### Exercise input ###

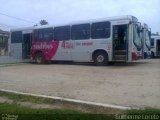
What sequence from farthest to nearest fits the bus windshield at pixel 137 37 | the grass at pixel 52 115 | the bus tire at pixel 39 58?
the bus tire at pixel 39 58, the bus windshield at pixel 137 37, the grass at pixel 52 115

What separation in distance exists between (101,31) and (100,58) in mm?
1705

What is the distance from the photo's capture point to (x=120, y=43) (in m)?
20.1

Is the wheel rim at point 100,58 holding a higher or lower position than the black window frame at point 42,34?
lower

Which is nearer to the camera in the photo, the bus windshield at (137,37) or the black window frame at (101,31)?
the bus windshield at (137,37)

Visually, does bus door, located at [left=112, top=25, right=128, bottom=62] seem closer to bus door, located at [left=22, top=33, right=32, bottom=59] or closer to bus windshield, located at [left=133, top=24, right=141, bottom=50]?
bus windshield, located at [left=133, top=24, right=141, bottom=50]

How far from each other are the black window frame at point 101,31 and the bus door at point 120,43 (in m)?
0.45

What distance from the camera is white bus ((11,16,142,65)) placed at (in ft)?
65.1

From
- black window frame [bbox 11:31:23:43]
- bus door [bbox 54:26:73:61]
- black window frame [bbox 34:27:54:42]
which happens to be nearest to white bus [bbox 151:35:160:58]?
bus door [bbox 54:26:73:61]

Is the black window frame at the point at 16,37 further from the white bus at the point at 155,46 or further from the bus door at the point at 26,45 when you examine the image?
the white bus at the point at 155,46

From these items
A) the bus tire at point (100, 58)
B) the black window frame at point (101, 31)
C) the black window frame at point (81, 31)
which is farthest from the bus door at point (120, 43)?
the black window frame at point (81, 31)

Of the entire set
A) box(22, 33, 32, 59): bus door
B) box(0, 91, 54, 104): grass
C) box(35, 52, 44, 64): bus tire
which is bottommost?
box(0, 91, 54, 104): grass


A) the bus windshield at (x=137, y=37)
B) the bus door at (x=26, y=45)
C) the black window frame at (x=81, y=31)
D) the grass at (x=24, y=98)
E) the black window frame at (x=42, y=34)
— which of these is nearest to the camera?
the grass at (x=24, y=98)

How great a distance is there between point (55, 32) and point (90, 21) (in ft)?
11.1

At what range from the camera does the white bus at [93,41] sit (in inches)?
781
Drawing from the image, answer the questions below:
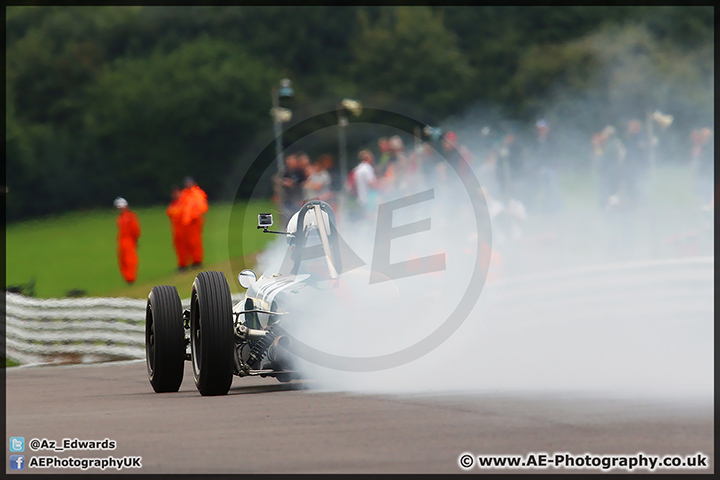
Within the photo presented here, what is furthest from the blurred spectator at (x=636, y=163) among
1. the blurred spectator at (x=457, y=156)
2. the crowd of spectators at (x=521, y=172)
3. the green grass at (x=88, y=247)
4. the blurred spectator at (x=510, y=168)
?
the green grass at (x=88, y=247)

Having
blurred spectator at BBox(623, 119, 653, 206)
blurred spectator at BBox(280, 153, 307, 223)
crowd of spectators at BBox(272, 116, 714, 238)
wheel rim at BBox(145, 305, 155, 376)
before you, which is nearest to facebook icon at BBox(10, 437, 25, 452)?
wheel rim at BBox(145, 305, 155, 376)

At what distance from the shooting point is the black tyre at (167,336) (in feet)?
37.2

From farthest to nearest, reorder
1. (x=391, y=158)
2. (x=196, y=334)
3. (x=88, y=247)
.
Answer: (x=88, y=247), (x=391, y=158), (x=196, y=334)

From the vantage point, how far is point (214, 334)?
408 inches

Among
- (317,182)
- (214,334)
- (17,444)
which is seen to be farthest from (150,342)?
(317,182)

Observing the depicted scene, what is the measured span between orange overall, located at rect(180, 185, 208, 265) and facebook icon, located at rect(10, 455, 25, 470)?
62.0 feet

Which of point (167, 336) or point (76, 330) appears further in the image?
point (76, 330)

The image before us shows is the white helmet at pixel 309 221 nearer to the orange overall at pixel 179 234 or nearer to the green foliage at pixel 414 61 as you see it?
the orange overall at pixel 179 234

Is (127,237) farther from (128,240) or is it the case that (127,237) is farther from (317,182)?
(317,182)

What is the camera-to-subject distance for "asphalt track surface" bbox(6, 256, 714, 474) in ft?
23.0

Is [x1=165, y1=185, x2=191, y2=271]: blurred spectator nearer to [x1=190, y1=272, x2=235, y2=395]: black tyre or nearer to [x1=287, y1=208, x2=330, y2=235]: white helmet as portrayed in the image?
[x1=287, y1=208, x2=330, y2=235]: white helmet

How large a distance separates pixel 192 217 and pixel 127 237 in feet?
6.07

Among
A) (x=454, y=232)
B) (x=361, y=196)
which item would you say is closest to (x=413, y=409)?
(x=454, y=232)

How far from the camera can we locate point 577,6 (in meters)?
64.3
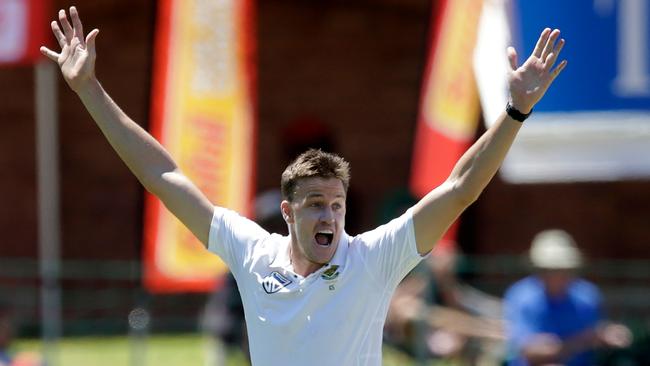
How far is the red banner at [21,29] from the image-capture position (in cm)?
1002

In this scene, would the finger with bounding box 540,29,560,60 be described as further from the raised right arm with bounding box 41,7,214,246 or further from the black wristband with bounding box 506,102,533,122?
the raised right arm with bounding box 41,7,214,246

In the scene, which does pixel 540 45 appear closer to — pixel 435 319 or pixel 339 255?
pixel 339 255

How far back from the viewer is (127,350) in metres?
14.1

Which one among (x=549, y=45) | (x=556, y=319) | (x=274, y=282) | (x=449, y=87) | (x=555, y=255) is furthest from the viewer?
(x=449, y=87)

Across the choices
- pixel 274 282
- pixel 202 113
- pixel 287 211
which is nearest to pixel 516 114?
pixel 287 211

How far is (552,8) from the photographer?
282 inches

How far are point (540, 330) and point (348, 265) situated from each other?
4740mm

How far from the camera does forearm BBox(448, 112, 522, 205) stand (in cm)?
479

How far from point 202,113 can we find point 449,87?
2141 mm

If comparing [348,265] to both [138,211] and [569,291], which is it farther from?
[138,211]

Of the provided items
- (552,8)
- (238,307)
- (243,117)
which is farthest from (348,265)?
(243,117)

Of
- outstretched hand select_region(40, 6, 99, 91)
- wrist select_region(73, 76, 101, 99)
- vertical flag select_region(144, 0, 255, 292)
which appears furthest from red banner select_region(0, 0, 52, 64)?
wrist select_region(73, 76, 101, 99)

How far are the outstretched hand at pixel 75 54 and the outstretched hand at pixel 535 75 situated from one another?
1.61m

###

Exercise instructions ::
Go back to the data above and please quote exactly, and only, the lines from the line with "How far are point" through its last line.

Result of the task ::
How far are point (540, 330) and point (348, 265) situated from each other?
4740mm

How far from the camera does forearm BBox(448, 112, 522, 205) stand (in cm)?
479

How far from point 202,113 can we find point 449,87?
2141 mm

If comparing [348,265] to both [138,211] and [569,291], which is it farther from?
[138,211]

Of the provided items
- (552,8)
- (238,307)
- (243,117)
which is farthest from (348,265)?
(243,117)

Of
- outstretched hand select_region(40, 6, 99, 91)
- wrist select_region(73, 76, 101, 99)
- vertical flag select_region(144, 0, 255, 292)
which appears furthest from red banner select_region(0, 0, 52, 64)?
wrist select_region(73, 76, 101, 99)

How far are the outstretched hand at pixel 75 54 and the outstretched hand at pixel 535 75 situated from one another?
1.61m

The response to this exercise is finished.